Unveiling Selection Biases: Exploring Order and Token Sensitivity in Large Language Models
Sheng-Lun Wei, Cheng-Kuang Wu, Hen-Hsen Huang, Hsin-Hsi Chen
TL;DR
This work investigates selection biases in large language models when required to pick the best option from ordered MCQ prompts in zero-shot settings. It characterizes token and order sensitivities, introduces a Fluctuation Rate to quantify instability, and reveals that modern models often exhibit stronger order sensitivity than token sensitivity, with variability across model families and tasks. The authors propose cost-effective mitigation strategies: gray-box probability weighting and calibration, and a black-box two-hop strategy, demonstrating substantial robustness gains across multiple benchmarks (including ARC, HellaSwag, MMLU, Winogrande, MathQA, OpenBookQA) with modest additional cost. The findings illuminate task difficulty as a driver of sensitivity and provide practical pathways to more stable MCQ selection in real-world applications. Collectively, the paper offers actionable mitigation techniques and a detailed landscape of sensitivity across models and tasks, informing more reliable LLM deployments for selection problems.
Abstract
In this paper, we investigate the phenomena of "selection biases" in Large Language Models (LLMs), focusing on problems where models are tasked with choosing the optimal option from an ordered sequence. We delve into biases related to option order and token usage, which significantly impact LLMs' decision-making processes. We also quantify the impact of these biases through an extensive empirical analysis across multiple models and tasks. Furthermore, we propose mitigation strategies to enhance model performance. Our key contributions are threefold: 1) Precisely quantifying the influence of option order and token on LLMs, 2) Developing strategies to mitigate the impact of token and order sensitivity to enhance robustness, and 3) Offering a detailed analysis of sensitivity across models and tasks, which informs the creation of more stable and reliable LLM applications for selection problems.

* * *

- **WHAT YOU SHOULD DO**: Translate this sentence from the abstract on selection biases into Spanish: "Furthermore, we propose mitigation strategies to enhance model performance."

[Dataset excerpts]

* * *

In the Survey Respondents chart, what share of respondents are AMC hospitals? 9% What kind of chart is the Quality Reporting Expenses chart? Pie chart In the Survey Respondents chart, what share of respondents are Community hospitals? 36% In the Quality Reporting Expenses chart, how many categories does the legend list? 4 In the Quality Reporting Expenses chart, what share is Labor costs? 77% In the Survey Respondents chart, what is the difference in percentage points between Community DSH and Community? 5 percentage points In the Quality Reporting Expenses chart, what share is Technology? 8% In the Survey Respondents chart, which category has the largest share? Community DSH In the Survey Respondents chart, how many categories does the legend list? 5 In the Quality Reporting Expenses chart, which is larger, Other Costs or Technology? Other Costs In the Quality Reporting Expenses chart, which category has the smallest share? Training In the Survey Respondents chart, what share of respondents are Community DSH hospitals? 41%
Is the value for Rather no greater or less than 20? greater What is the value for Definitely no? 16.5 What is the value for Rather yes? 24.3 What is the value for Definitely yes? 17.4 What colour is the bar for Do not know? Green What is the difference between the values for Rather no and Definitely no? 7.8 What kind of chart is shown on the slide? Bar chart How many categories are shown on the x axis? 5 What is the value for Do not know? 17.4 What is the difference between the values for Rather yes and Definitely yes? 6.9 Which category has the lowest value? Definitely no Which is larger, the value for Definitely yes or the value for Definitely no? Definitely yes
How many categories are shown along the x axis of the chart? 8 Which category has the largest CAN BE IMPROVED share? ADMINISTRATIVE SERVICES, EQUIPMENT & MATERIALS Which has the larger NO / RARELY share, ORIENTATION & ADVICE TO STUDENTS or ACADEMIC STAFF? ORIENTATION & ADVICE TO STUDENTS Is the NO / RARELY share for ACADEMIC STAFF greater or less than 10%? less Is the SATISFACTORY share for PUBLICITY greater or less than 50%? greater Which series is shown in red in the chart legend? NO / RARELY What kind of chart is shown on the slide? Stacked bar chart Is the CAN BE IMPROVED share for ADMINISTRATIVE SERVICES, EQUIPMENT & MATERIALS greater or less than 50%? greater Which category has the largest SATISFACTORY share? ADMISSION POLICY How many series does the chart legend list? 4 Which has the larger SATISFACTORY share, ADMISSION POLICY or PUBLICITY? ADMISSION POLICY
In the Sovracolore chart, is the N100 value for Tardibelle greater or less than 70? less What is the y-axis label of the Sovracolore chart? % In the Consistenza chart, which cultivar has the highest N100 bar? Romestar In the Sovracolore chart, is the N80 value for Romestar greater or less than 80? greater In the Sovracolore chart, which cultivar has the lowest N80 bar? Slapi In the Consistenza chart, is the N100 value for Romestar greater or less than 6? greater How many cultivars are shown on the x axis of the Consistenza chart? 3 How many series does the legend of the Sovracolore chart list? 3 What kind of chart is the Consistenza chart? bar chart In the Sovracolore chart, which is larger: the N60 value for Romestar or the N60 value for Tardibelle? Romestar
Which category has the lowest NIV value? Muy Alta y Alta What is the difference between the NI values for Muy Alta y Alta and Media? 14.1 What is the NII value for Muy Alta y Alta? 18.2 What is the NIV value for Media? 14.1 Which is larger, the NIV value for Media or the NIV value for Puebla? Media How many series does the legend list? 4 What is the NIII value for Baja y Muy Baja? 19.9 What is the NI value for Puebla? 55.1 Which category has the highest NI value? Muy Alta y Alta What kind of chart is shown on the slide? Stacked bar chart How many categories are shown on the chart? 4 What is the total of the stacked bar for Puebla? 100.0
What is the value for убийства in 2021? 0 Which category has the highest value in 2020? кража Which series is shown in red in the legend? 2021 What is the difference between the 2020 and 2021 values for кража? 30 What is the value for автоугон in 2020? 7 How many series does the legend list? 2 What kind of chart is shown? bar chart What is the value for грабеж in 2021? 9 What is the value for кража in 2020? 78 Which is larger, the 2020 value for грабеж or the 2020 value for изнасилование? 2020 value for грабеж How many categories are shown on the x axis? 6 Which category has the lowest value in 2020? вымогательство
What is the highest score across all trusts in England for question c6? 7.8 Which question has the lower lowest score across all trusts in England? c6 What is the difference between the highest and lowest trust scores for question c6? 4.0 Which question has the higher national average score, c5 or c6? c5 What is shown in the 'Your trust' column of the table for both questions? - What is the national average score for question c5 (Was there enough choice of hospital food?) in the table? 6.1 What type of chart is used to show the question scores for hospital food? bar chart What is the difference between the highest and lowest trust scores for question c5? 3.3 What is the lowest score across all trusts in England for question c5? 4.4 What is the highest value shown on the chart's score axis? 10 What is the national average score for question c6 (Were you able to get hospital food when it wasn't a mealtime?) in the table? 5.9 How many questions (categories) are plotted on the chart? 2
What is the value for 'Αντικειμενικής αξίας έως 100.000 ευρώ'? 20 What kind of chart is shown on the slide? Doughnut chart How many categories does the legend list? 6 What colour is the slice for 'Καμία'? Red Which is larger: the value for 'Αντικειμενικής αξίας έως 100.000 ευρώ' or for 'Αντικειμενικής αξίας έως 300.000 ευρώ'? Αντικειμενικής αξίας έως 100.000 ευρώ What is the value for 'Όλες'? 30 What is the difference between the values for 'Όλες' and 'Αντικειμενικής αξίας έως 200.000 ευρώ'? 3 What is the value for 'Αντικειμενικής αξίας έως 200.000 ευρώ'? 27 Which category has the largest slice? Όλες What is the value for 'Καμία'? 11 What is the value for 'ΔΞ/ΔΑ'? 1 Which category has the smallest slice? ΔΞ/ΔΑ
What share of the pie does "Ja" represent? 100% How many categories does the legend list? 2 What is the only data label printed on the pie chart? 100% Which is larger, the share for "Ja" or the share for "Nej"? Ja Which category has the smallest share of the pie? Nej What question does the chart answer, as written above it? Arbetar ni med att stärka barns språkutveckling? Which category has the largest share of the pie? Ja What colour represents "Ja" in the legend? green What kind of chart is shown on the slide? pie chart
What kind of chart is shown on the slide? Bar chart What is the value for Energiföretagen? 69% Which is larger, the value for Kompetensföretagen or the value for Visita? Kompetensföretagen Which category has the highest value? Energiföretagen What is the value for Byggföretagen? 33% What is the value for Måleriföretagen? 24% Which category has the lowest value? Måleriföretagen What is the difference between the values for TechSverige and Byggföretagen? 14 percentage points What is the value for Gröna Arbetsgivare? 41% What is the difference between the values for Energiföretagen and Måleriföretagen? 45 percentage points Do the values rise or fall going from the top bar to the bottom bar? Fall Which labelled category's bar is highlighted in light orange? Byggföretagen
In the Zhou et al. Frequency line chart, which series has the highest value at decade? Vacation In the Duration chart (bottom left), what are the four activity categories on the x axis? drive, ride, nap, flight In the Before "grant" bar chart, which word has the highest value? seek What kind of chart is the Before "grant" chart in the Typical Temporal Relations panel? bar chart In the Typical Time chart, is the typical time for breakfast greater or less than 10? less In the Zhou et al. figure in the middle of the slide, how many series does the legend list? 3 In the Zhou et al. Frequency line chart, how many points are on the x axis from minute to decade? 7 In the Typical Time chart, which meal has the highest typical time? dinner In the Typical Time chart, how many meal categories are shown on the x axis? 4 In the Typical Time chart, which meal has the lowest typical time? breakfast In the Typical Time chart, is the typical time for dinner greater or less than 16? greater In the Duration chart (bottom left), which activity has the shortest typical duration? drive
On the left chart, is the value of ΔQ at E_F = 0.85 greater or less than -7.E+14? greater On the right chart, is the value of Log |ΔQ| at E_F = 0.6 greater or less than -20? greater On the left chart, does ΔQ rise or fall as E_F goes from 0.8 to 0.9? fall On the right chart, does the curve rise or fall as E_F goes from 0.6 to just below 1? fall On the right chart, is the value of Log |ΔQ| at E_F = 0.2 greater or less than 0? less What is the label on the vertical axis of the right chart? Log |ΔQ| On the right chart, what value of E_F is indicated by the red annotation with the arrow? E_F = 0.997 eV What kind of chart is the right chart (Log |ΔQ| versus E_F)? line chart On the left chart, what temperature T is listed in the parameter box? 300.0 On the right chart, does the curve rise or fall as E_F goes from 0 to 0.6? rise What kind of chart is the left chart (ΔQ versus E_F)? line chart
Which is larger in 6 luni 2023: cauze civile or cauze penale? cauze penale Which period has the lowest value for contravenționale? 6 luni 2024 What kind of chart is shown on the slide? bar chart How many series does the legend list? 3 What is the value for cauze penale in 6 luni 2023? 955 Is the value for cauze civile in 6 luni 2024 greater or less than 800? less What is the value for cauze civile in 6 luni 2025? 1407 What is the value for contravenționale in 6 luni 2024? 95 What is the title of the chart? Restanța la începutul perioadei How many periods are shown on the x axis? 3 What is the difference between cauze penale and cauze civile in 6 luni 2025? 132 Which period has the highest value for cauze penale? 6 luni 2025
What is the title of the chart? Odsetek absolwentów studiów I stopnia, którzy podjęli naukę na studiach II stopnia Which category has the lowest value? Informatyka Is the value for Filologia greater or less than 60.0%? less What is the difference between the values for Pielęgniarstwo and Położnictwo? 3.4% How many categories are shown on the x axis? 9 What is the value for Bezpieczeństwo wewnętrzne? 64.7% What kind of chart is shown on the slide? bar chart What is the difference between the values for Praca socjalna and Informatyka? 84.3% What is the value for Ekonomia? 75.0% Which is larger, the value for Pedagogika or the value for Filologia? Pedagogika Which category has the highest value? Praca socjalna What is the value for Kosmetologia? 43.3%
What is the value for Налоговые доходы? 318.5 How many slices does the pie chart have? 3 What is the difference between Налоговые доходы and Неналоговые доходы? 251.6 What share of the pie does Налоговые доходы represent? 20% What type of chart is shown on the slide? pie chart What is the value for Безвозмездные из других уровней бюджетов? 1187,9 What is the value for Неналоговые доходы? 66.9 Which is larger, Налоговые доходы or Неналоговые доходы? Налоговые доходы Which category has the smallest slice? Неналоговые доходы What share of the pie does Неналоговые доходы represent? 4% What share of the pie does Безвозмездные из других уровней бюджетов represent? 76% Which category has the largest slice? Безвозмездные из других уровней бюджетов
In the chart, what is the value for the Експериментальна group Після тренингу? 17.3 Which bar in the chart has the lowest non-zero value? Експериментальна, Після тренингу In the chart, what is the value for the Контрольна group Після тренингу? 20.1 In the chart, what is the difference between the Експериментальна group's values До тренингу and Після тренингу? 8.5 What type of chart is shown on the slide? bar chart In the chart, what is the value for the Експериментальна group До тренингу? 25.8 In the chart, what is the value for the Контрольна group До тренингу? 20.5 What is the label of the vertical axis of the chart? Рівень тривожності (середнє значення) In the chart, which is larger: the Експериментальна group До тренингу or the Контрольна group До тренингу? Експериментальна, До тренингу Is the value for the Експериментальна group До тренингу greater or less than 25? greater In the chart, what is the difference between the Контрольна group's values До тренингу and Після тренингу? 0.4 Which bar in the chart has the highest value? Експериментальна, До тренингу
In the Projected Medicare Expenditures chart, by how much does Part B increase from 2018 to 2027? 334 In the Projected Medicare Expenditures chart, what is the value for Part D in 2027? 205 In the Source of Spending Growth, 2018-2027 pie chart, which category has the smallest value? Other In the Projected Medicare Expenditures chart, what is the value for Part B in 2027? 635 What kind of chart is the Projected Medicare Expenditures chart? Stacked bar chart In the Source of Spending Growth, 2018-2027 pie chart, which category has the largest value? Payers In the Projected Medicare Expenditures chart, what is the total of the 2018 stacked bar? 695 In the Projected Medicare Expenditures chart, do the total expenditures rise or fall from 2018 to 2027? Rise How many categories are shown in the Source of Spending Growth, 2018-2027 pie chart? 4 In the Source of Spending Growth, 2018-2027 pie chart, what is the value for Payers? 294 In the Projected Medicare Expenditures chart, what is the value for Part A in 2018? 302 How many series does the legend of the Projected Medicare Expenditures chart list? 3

* * *

- **TASK RESULT**: Además, proponemos estrategias de mitigación para mejorar el rendimiento de los modelos.